* start *

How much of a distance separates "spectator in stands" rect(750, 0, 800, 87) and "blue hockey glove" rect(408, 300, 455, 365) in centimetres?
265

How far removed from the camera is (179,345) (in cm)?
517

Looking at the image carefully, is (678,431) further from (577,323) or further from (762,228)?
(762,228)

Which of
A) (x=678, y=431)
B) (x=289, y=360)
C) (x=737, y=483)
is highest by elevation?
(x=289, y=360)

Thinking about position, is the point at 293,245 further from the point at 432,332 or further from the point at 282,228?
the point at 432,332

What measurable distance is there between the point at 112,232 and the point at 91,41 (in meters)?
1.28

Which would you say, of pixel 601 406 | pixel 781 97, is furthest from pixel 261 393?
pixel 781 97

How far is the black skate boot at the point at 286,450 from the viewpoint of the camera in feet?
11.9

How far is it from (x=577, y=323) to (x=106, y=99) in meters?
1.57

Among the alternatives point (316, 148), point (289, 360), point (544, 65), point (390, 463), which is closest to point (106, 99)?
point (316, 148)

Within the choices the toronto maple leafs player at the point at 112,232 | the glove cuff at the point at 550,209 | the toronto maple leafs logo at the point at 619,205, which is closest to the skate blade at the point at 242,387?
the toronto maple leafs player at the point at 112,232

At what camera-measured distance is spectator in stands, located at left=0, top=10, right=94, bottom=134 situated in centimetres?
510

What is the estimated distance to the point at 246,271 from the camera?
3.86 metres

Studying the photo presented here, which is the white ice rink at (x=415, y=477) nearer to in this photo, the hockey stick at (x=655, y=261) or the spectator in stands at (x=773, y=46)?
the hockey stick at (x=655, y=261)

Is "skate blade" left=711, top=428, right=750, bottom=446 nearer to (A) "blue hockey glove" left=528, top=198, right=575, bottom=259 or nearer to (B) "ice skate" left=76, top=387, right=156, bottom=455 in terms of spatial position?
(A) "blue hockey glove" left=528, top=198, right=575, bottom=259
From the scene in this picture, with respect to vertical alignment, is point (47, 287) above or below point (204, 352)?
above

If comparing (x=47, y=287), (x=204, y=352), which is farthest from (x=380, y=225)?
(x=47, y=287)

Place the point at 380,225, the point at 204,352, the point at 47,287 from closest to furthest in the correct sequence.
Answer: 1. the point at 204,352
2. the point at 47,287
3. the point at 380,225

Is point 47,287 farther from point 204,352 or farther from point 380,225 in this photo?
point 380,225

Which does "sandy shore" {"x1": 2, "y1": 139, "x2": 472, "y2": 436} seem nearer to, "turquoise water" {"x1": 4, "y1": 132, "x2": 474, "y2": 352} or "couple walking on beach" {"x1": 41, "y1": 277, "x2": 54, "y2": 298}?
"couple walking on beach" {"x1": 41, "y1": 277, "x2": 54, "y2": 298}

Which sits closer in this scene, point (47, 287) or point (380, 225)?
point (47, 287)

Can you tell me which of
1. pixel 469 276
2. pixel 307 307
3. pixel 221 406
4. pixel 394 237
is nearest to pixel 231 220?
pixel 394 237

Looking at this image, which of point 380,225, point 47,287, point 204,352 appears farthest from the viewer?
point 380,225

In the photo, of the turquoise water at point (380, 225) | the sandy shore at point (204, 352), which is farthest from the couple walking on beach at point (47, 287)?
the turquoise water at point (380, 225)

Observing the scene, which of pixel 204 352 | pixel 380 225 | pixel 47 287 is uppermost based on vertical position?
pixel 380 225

* end *

Rewrite the part of the items above that opens with the line containing "Observing the scene, which" and closes with the end of the items, replacing "uppermost" with "highest" and changing nothing else.

Observing the scene, which of pixel 204 352 | pixel 380 225 | pixel 47 287 is highest based on vertical position?
pixel 380 225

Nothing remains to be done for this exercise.